_Task goal_
Turn everything from the start of the items down to and including the line containing "Result: white ceramic" into a Markdown table with the columns Row and Text, giving each line its own numbered row and skipping blank lines. Leave the pictures out.

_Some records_
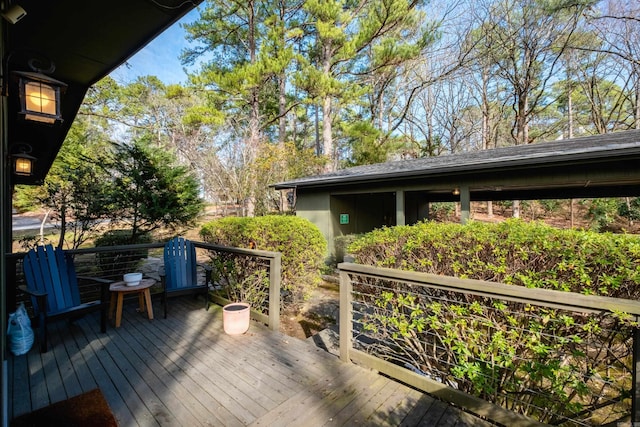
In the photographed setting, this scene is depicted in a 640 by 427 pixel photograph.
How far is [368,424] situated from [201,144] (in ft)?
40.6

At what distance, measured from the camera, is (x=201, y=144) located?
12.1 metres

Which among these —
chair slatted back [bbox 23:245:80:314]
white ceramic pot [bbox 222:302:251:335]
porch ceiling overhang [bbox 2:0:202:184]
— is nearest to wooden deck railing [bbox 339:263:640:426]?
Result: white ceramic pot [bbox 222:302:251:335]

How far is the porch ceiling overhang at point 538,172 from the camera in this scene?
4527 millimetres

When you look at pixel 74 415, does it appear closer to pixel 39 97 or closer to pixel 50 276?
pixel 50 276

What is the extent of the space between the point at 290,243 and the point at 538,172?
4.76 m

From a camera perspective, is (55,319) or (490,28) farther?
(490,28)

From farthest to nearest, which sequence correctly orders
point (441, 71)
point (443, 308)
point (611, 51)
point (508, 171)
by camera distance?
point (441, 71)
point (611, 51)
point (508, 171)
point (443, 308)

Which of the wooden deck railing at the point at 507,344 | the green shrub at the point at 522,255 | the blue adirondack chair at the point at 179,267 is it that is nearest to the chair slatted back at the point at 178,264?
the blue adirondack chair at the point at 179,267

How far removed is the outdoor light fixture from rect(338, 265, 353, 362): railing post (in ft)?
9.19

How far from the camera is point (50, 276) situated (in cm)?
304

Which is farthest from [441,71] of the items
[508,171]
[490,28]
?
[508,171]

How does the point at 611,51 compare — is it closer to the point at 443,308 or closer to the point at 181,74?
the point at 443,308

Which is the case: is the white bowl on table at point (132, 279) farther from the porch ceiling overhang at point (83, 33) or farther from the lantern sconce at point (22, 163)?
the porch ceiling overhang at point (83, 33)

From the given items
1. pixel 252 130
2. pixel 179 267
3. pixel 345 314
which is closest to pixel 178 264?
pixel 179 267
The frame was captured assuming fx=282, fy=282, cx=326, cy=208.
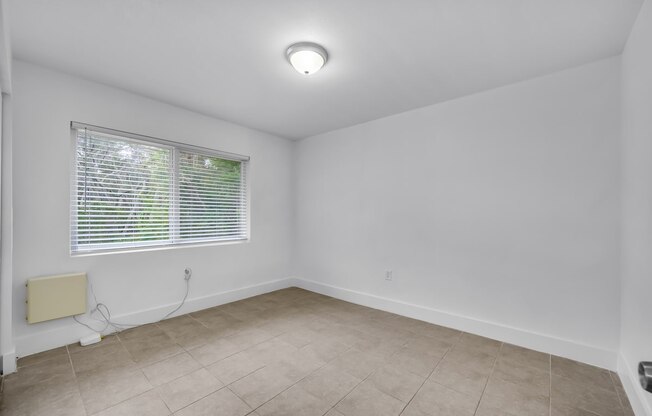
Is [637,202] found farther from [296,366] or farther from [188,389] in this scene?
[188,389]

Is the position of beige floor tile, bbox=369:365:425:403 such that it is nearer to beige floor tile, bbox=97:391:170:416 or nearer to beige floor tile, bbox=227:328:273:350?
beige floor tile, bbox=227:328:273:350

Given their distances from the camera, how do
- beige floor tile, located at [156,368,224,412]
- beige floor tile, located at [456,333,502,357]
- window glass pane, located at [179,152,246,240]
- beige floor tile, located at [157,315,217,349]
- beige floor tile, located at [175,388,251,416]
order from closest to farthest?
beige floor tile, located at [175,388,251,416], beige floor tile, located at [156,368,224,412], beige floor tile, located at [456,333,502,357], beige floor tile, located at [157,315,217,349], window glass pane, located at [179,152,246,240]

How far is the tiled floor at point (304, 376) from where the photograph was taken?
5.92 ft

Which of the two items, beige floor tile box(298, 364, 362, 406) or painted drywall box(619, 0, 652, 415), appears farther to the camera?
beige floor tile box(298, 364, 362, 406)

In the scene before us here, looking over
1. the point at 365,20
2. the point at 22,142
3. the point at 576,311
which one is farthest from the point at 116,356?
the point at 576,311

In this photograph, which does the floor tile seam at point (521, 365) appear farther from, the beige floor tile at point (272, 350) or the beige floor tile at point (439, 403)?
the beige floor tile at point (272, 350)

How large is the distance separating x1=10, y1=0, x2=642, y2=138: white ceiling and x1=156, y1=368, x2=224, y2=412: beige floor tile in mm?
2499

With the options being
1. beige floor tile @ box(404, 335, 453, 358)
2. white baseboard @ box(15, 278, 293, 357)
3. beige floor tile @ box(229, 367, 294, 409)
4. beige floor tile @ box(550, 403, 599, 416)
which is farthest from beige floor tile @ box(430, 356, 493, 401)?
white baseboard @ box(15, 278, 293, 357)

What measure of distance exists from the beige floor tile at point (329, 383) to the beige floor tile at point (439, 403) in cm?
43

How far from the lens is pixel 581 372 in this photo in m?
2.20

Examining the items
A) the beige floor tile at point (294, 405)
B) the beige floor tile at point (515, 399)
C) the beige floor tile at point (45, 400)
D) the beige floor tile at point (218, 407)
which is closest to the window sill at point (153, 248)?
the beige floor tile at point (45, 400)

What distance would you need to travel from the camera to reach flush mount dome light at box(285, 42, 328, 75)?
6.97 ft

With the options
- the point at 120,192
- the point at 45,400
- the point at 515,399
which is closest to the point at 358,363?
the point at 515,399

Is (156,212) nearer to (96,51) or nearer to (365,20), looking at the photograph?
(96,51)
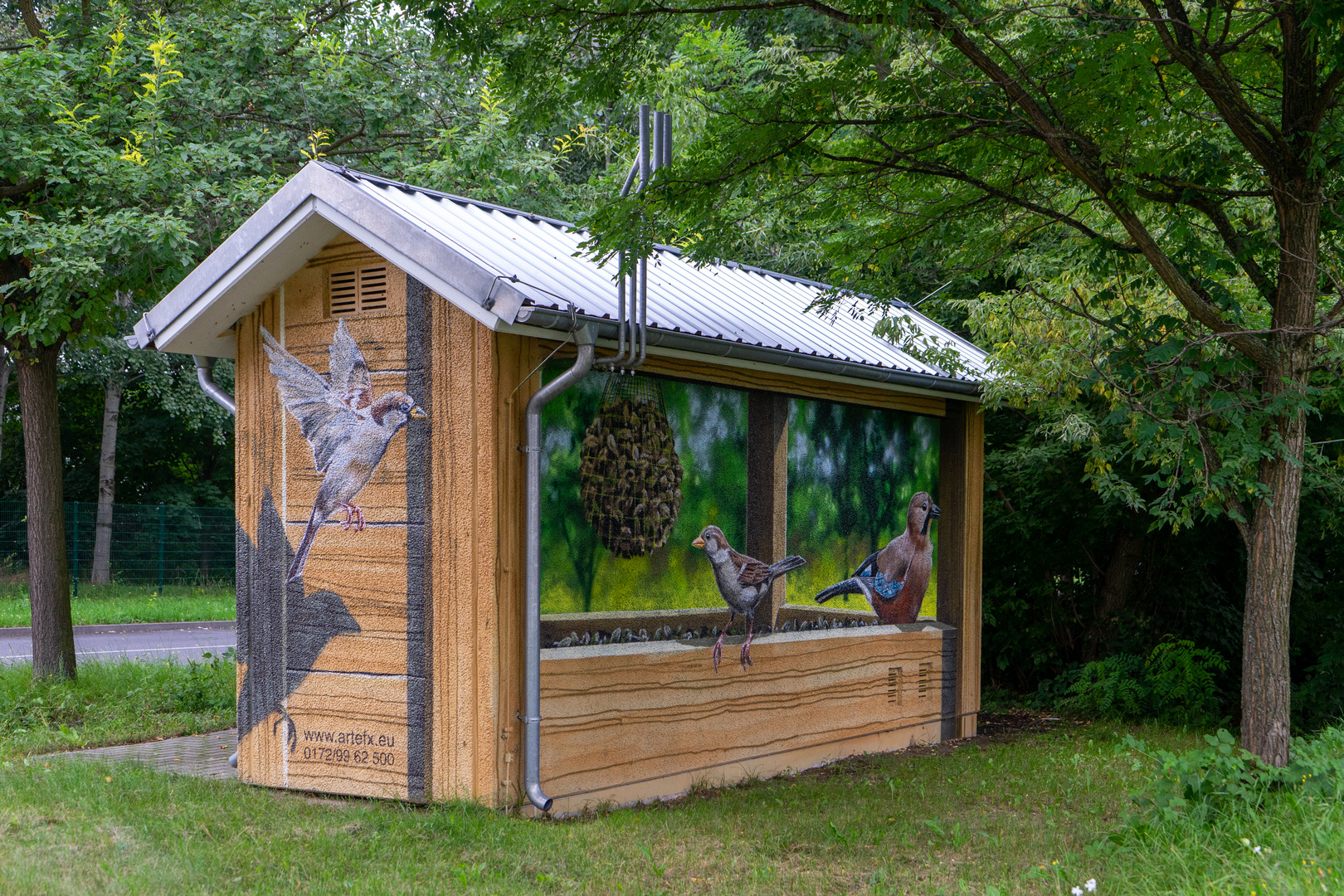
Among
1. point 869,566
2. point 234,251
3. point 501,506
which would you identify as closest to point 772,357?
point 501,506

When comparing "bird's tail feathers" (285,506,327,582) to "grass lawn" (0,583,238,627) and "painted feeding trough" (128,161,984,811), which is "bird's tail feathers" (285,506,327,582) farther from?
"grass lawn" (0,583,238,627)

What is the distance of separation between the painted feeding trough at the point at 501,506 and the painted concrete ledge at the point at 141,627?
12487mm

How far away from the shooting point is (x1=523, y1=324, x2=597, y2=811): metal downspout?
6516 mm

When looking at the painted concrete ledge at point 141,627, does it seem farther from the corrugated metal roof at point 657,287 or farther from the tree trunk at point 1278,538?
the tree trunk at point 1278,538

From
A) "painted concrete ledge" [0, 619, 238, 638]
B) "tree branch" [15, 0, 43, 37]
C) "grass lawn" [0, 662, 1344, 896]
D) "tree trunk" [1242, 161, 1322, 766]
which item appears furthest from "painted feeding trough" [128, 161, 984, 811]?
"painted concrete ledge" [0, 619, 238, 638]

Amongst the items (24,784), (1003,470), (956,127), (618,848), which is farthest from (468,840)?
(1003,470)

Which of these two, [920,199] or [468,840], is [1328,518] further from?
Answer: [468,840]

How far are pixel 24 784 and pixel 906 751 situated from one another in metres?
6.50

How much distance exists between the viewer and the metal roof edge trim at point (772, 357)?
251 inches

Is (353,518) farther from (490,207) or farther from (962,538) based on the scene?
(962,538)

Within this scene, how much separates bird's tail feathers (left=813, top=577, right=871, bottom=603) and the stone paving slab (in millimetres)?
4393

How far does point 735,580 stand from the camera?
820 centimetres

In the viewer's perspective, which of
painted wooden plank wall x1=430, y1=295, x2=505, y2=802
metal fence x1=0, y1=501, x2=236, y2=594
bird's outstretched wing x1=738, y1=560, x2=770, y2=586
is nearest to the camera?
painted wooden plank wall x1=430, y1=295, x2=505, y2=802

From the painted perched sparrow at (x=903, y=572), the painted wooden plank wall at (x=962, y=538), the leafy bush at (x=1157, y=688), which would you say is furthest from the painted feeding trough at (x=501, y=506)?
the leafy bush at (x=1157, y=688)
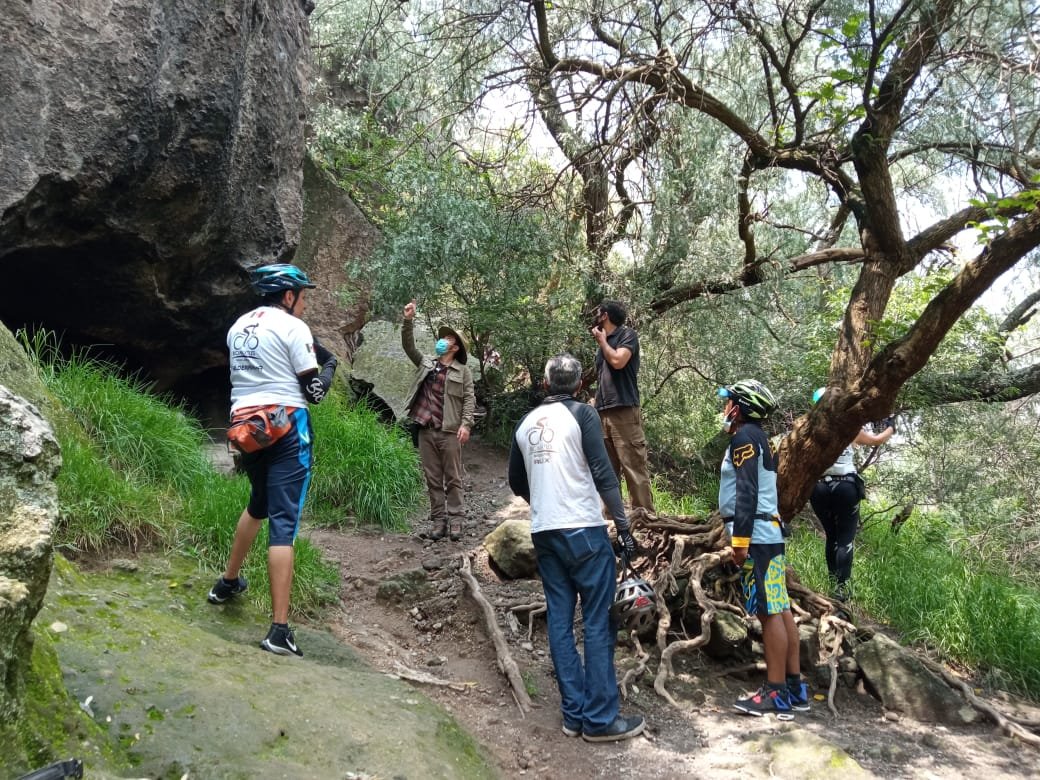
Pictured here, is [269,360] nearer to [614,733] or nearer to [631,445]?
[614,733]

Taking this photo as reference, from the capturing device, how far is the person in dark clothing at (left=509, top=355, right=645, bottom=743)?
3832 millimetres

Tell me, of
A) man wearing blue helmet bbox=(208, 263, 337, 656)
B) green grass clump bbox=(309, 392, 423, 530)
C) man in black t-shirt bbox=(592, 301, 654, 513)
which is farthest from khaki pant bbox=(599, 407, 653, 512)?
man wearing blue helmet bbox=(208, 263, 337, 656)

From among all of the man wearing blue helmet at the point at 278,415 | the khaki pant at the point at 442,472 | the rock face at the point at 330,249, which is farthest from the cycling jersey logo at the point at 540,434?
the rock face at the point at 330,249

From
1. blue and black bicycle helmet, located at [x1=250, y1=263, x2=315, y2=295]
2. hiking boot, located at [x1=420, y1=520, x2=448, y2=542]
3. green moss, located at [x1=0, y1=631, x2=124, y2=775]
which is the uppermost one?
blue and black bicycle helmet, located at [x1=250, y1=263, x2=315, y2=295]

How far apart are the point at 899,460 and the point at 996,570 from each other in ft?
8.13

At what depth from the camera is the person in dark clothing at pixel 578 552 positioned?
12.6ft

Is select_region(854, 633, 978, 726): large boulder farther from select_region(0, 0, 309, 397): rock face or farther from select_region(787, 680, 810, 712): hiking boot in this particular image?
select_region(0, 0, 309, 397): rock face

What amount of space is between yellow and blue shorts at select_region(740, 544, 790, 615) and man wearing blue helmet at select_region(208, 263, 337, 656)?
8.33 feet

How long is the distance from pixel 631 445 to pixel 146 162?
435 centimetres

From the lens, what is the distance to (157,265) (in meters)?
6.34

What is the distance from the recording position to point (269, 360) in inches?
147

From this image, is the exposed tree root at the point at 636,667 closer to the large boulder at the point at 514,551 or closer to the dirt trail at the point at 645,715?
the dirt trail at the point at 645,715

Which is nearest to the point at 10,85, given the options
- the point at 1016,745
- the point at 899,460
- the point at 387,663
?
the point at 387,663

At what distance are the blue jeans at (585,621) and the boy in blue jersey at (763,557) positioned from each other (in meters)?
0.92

_Response below_
| Row | Text |
|---|---|
| 1 | In the photographed setting, this scene is depicted in a 640 by 427 pixel photograph. |
| 2 | How far is [368,424] situated from [201,144] (in ft)? |
| 3 | 40.6 |
| 4 | At what distance, measured from the camera, is (x=201, y=144) located? |
| 5 | 12.1 metres |
| 6 | Which among these — |
| 7 | chair slatted back [bbox 23:245:80:314] |
| 8 | white ceramic pot [bbox 222:302:251:335] |
| 9 | porch ceiling overhang [bbox 2:0:202:184] |
| 10 | — is nearest to wooden deck railing [bbox 339:263:640:426]? |
| 11 | Result: white ceramic pot [bbox 222:302:251:335] |